「先生と、パンと、ちょっとだけお礼」
翌週の昼下がり。
いつものように補充をしていた小崎のもとに、落ち着いた足音が近づいてきた。
「こんにちは。お忙しいところ、すみません」
振り返ると、そこにはこの前の“悪ガキ三人組”を引き連れていった女性教師の姿があった。

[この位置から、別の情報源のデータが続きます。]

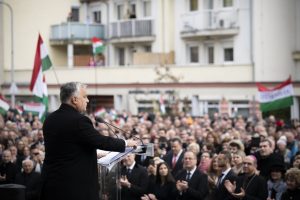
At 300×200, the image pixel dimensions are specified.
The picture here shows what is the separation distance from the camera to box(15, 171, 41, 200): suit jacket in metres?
11.4

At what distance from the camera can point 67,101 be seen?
691 centimetres

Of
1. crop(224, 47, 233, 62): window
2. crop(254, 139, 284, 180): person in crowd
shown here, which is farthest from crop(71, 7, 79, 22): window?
crop(254, 139, 284, 180): person in crowd

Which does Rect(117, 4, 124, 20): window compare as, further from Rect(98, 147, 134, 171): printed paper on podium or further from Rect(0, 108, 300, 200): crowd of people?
Rect(98, 147, 134, 171): printed paper on podium

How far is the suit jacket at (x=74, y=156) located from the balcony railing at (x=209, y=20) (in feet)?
104

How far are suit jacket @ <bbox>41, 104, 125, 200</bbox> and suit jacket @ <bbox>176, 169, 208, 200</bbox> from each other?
417 cm

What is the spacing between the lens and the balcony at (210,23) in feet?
125

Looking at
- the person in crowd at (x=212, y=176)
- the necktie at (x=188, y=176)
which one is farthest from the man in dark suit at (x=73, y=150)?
the necktie at (x=188, y=176)

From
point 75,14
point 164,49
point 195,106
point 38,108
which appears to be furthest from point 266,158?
point 75,14

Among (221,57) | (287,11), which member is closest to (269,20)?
(287,11)

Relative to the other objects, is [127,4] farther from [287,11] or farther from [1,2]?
[287,11]

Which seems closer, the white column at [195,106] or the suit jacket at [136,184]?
the suit jacket at [136,184]

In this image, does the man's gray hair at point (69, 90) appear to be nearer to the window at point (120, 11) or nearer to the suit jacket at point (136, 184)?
the suit jacket at point (136, 184)

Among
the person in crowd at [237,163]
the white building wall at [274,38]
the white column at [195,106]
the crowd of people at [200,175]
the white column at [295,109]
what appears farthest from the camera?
the white column at [195,106]

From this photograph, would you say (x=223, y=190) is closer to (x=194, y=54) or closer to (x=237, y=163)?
(x=237, y=163)
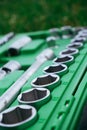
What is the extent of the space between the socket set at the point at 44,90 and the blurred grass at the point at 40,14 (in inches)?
81.6

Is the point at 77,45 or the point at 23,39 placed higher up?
the point at 23,39

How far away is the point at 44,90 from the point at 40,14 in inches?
119

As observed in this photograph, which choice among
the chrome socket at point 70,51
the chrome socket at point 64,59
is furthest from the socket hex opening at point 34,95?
the chrome socket at point 70,51

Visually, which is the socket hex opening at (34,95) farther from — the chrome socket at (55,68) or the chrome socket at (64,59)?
the chrome socket at (64,59)

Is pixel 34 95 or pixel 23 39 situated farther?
pixel 23 39

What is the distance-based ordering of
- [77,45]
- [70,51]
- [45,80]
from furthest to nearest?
1. [77,45]
2. [70,51]
3. [45,80]

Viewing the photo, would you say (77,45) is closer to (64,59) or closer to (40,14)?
(64,59)

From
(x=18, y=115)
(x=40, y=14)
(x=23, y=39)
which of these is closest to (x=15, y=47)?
(x=23, y=39)

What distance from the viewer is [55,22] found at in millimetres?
3777

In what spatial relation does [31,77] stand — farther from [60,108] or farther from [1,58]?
[1,58]

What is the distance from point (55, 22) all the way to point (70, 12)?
11.6 inches

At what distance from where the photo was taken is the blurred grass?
3.78m

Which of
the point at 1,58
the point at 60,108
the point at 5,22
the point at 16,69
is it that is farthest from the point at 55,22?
the point at 60,108

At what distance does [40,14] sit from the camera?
3.99 metres
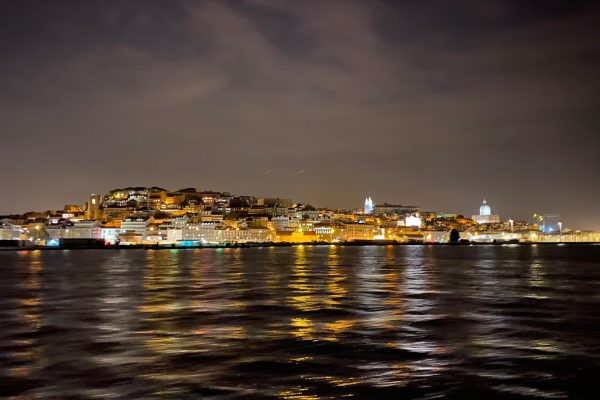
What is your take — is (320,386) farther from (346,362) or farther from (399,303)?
(399,303)

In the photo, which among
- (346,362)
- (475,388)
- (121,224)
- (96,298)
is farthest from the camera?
(121,224)

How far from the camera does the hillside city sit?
119 meters

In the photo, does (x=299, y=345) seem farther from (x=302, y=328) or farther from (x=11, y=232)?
(x=11, y=232)

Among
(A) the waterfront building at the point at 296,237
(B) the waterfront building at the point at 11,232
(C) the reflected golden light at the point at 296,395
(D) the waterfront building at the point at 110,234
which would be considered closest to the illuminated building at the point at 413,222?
(A) the waterfront building at the point at 296,237

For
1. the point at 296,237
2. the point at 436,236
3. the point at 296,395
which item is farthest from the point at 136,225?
the point at 296,395

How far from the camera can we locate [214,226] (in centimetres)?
12388

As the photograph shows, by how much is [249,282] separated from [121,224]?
104 meters

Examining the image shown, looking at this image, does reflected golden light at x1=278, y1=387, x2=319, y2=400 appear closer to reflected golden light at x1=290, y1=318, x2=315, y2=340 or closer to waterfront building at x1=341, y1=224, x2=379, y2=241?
reflected golden light at x1=290, y1=318, x2=315, y2=340

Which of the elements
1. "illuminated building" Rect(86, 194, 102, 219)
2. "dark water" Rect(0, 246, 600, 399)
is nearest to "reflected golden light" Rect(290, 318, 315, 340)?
"dark water" Rect(0, 246, 600, 399)

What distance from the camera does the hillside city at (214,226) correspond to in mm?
119312

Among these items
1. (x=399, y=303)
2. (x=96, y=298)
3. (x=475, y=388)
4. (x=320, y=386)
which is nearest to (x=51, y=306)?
(x=96, y=298)

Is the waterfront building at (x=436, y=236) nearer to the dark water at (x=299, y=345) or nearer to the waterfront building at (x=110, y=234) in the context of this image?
the waterfront building at (x=110, y=234)

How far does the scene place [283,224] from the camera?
13550 centimetres

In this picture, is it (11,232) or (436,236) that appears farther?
(436,236)
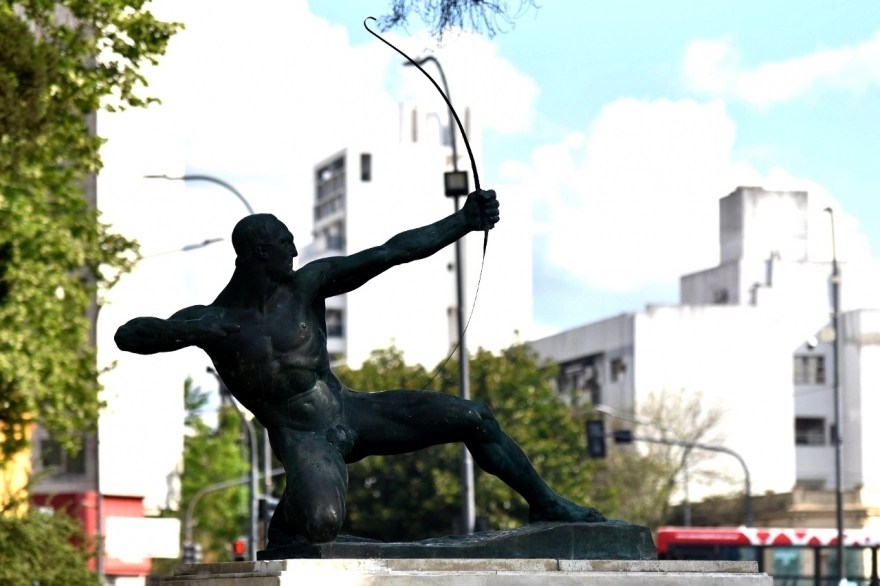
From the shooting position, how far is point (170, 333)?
8.38 meters

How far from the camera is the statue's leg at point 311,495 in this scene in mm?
8094

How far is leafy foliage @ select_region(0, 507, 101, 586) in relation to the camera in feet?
70.1

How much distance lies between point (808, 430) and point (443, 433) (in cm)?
6700

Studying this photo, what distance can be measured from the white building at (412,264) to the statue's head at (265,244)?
8590 cm

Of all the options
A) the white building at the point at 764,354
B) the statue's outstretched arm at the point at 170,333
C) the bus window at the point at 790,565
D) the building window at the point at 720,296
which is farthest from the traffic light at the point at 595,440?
the building window at the point at 720,296

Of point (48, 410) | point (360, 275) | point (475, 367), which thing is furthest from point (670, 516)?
point (360, 275)

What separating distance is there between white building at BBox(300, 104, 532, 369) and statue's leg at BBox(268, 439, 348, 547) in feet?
282

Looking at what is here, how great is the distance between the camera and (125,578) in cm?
4791

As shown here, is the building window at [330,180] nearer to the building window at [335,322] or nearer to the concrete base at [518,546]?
the building window at [335,322]

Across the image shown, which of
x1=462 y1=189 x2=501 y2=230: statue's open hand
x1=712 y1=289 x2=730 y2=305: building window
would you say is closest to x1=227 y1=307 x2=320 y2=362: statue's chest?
x1=462 y1=189 x2=501 y2=230: statue's open hand

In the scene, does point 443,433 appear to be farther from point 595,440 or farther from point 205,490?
point 205,490

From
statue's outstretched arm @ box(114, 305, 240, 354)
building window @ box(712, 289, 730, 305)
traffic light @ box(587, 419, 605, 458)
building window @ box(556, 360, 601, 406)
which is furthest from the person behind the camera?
building window @ box(712, 289, 730, 305)

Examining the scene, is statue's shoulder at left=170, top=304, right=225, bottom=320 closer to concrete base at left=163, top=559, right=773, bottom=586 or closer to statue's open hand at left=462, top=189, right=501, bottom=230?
concrete base at left=163, top=559, right=773, bottom=586

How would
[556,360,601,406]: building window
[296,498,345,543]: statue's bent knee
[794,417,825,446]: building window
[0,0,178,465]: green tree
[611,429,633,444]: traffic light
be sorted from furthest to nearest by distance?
1. [794,417,825,446]: building window
2. [556,360,601,406]: building window
3. [611,429,633,444]: traffic light
4. [0,0,178,465]: green tree
5. [296,498,345,543]: statue's bent knee
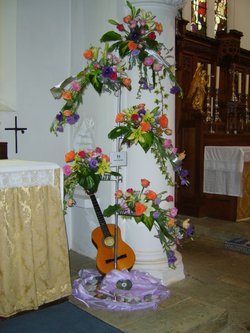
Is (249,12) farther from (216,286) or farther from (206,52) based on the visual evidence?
(216,286)

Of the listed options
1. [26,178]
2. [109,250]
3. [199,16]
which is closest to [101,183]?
[109,250]

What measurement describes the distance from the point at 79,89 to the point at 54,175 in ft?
2.18

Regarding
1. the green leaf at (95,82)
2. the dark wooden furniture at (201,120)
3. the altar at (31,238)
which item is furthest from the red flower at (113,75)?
the dark wooden furniture at (201,120)

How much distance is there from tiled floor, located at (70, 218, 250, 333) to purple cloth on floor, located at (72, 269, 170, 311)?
63 mm

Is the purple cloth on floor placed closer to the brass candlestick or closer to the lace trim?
the lace trim

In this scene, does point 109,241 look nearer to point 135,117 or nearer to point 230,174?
point 135,117

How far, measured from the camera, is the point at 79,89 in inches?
116

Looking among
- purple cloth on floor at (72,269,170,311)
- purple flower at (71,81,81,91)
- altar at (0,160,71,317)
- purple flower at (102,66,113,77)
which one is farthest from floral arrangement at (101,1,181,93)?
purple cloth on floor at (72,269,170,311)

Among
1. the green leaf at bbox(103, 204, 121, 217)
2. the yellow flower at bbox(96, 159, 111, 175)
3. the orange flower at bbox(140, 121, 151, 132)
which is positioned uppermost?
the orange flower at bbox(140, 121, 151, 132)

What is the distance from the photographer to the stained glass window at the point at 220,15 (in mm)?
7543

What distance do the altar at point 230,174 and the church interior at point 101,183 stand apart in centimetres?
2

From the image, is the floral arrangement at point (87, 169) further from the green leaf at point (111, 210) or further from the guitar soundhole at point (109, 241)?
the guitar soundhole at point (109, 241)

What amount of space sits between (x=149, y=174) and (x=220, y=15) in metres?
5.44

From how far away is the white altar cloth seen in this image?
17.2 feet
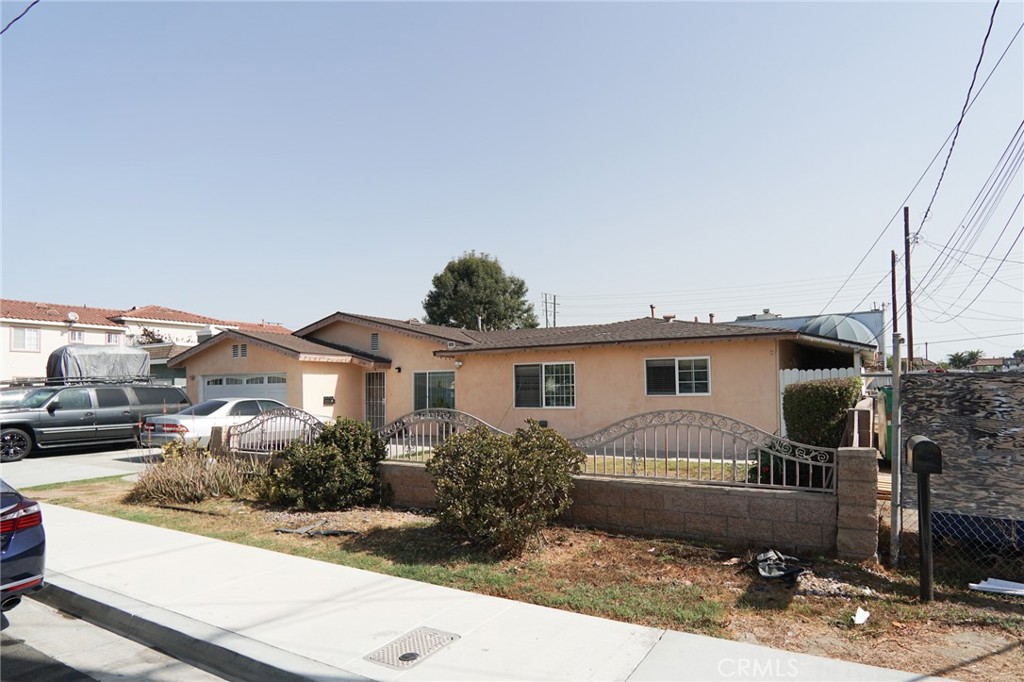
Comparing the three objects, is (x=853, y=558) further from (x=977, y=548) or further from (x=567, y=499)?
(x=567, y=499)

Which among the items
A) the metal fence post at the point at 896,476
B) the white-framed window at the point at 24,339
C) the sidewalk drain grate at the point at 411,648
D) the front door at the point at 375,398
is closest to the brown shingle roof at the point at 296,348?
the front door at the point at 375,398

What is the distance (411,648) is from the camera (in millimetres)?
4254

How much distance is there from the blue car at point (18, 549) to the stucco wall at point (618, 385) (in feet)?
41.3

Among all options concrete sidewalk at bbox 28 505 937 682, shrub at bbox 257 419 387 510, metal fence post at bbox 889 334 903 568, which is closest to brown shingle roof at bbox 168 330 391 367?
shrub at bbox 257 419 387 510

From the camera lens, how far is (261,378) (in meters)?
20.2

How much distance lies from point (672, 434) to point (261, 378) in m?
12.8

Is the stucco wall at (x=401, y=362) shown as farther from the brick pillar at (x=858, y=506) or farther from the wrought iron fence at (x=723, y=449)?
the brick pillar at (x=858, y=506)

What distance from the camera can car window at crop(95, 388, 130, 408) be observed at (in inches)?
662

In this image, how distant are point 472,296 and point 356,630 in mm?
38005

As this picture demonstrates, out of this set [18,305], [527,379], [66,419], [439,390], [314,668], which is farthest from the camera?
[18,305]

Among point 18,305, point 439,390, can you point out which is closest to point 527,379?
point 439,390

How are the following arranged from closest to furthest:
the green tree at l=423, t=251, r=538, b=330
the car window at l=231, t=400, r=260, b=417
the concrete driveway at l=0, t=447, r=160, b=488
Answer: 1. the concrete driveway at l=0, t=447, r=160, b=488
2. the car window at l=231, t=400, r=260, b=417
3. the green tree at l=423, t=251, r=538, b=330

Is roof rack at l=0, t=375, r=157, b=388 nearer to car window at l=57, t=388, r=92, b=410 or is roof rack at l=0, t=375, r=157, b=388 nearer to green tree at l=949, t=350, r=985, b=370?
car window at l=57, t=388, r=92, b=410

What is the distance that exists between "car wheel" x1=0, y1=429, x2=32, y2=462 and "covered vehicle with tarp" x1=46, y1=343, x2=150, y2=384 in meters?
2.83
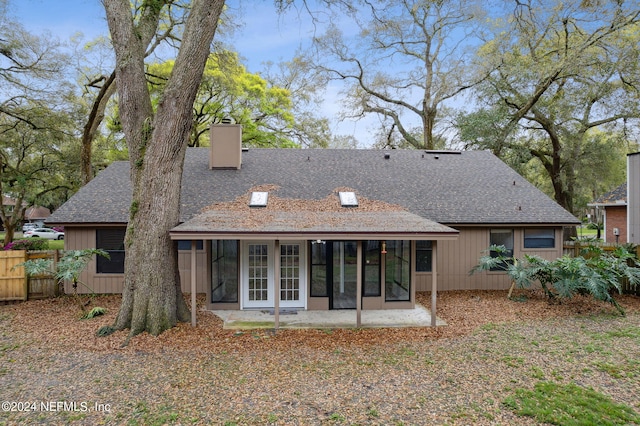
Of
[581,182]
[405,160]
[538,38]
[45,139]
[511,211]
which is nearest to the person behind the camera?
[511,211]

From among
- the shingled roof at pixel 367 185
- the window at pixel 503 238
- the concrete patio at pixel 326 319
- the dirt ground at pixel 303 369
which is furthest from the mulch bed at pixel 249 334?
the shingled roof at pixel 367 185

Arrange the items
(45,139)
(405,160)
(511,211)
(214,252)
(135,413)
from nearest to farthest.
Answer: (135,413)
(214,252)
(511,211)
(405,160)
(45,139)

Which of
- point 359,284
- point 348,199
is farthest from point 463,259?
point 359,284

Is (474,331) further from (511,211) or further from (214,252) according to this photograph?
(214,252)

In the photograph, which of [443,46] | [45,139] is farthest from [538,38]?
[45,139]

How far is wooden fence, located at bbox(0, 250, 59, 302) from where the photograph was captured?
28.8ft

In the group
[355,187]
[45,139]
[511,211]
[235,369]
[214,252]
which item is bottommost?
[235,369]

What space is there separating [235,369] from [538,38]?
21.3m

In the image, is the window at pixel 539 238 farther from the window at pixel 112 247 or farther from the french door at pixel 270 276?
the window at pixel 112 247

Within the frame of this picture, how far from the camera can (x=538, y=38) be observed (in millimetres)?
18234

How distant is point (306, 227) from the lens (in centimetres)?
716

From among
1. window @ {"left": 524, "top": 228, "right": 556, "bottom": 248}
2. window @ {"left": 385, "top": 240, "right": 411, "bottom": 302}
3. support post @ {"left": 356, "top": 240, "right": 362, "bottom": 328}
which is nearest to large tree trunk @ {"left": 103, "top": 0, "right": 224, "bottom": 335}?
support post @ {"left": 356, "top": 240, "right": 362, "bottom": 328}

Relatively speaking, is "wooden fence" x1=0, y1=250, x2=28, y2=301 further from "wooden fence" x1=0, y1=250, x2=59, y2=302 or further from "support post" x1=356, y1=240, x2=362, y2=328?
"support post" x1=356, y1=240, x2=362, y2=328

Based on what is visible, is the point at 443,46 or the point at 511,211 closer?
the point at 511,211
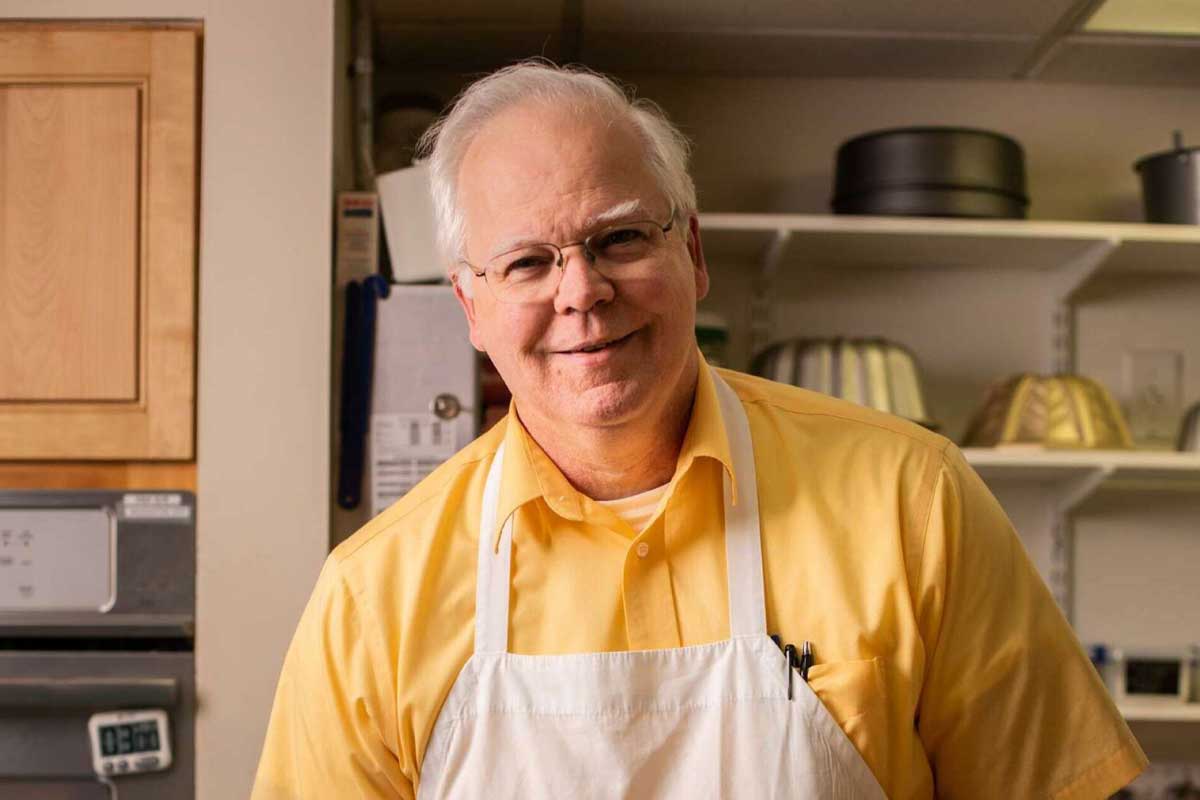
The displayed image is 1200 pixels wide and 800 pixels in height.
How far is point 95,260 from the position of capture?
1908mm

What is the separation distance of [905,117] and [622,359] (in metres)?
1.76

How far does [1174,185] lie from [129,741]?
2.19 meters

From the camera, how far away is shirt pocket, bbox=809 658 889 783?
3.88 ft

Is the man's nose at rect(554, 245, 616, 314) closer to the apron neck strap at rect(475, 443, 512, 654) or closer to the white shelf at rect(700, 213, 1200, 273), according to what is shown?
the apron neck strap at rect(475, 443, 512, 654)

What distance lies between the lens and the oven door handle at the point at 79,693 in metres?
1.84

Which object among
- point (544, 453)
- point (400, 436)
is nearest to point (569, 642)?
point (544, 453)

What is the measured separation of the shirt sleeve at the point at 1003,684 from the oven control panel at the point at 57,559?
1.30 m

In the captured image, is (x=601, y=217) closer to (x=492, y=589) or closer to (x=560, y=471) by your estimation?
(x=560, y=471)

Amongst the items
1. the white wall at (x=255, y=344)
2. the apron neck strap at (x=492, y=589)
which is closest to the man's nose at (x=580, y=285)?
the apron neck strap at (x=492, y=589)

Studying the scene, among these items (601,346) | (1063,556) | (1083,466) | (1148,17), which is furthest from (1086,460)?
(601,346)

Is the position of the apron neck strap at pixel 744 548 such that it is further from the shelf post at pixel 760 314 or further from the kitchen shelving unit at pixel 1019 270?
the shelf post at pixel 760 314

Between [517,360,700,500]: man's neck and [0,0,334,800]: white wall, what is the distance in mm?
710

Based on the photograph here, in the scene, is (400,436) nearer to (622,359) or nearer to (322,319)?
(322,319)

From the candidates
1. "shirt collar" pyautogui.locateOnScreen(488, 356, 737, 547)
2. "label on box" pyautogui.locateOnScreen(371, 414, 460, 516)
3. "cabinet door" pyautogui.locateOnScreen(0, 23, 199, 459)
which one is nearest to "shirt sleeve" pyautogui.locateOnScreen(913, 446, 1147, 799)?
"shirt collar" pyautogui.locateOnScreen(488, 356, 737, 547)
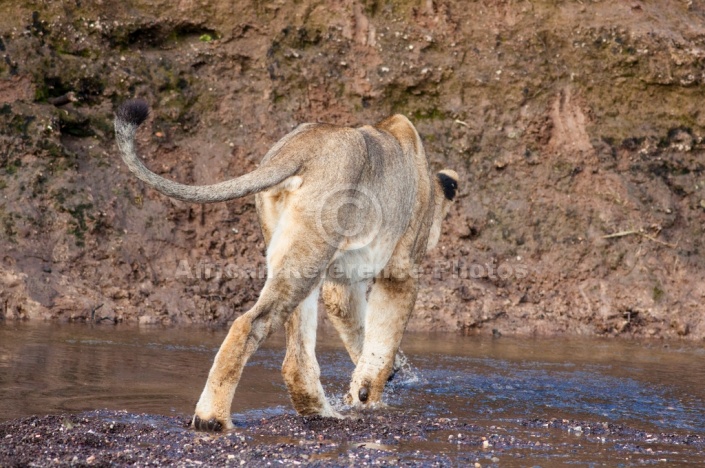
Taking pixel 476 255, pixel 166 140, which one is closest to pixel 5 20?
pixel 166 140

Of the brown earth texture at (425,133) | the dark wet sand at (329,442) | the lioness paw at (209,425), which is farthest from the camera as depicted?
the brown earth texture at (425,133)

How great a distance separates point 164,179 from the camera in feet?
19.1

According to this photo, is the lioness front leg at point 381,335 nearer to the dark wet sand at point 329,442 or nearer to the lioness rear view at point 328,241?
the lioness rear view at point 328,241

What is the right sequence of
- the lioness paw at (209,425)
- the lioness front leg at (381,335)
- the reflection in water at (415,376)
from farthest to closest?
the lioness front leg at (381,335)
the reflection in water at (415,376)
the lioness paw at (209,425)

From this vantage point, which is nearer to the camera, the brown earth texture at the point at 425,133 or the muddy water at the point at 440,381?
the muddy water at the point at 440,381

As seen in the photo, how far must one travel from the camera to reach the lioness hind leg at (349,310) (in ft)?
24.9

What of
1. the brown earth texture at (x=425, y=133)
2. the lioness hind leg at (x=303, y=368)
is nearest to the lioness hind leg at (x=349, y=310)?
the lioness hind leg at (x=303, y=368)

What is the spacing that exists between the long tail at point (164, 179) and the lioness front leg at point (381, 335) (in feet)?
5.62

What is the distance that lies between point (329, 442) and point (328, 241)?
116 cm

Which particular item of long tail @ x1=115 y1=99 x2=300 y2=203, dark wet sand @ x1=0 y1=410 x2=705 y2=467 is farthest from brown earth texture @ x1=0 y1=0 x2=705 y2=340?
long tail @ x1=115 y1=99 x2=300 y2=203

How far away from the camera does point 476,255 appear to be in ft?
39.4

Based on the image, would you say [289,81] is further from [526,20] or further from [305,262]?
[305,262]

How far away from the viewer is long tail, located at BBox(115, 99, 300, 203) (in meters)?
5.80

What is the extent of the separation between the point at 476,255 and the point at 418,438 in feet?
20.3
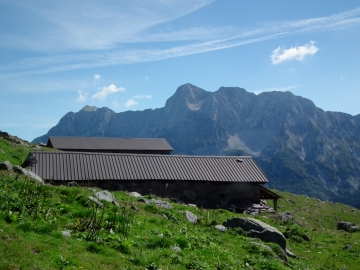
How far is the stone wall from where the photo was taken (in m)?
35.2

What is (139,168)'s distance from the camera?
121 ft

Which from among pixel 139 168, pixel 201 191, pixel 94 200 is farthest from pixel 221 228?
pixel 139 168

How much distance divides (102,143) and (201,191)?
156ft

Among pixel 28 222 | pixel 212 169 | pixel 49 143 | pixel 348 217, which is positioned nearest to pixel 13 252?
pixel 28 222

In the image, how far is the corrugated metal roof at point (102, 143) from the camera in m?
74.2

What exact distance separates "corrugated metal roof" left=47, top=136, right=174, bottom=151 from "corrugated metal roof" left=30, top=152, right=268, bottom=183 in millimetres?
37471

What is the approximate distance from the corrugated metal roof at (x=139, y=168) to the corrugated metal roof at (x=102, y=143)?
37471 millimetres

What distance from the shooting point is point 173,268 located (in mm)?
11383

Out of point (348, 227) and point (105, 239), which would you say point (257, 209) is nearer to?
point (348, 227)

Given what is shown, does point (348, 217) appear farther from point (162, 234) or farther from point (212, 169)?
point (162, 234)

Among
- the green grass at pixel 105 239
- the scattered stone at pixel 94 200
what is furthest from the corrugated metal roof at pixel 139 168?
the scattered stone at pixel 94 200

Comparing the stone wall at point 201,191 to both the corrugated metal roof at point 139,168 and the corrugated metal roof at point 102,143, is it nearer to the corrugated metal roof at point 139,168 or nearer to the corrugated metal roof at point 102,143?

「あっ、こんにちは。あのときはどうも。今日もお迎えですか?」
「いえ、今日は私ひとり。たまにはパンでも、と思って」
彼女は棚からチョココロネと牛乳を手に取る。
どこか気まずそうにしながらも、ふっと表情を緩めた。
「この前は、助かりました。あの子たち、あれ以来ちょっとだけ大人しくなったんですよ」
「そりゃあ、先生に引きずられていったら、誰だって少しはね」
ふたりで笑い合い、レジへ。
会計を終えると、彼女は小さな紙袋を取り出した。
「これ、近所のパン屋さんのクッキーです。あの子たちの“お礼がわり”にって」
「えっ、そんな……でも、ありがとうございます」
「“別に感謝してねーし!”って、言ってましたけどね」
小崎は思わず吹き出した。
「……あ、あともうひとつ」
先生は言いかけて、少し迷ったように目を伏せた。
「……小崎さん、あの子たち、ちゃんと見ててくれたんですね」
「うん。……なんか放っておけないんですよね。そういう子たち」
「私も、ちゃんと見てあげなきゃなって。……では、また来ます」
「またお待ちしてます」
静かに頭を下げて帰っていく先生の背中を、小崎はあたたかく見送った。
頑張れ、小崎くん。
その優しさは、少しずつ、ちゃんと誰かに届いている。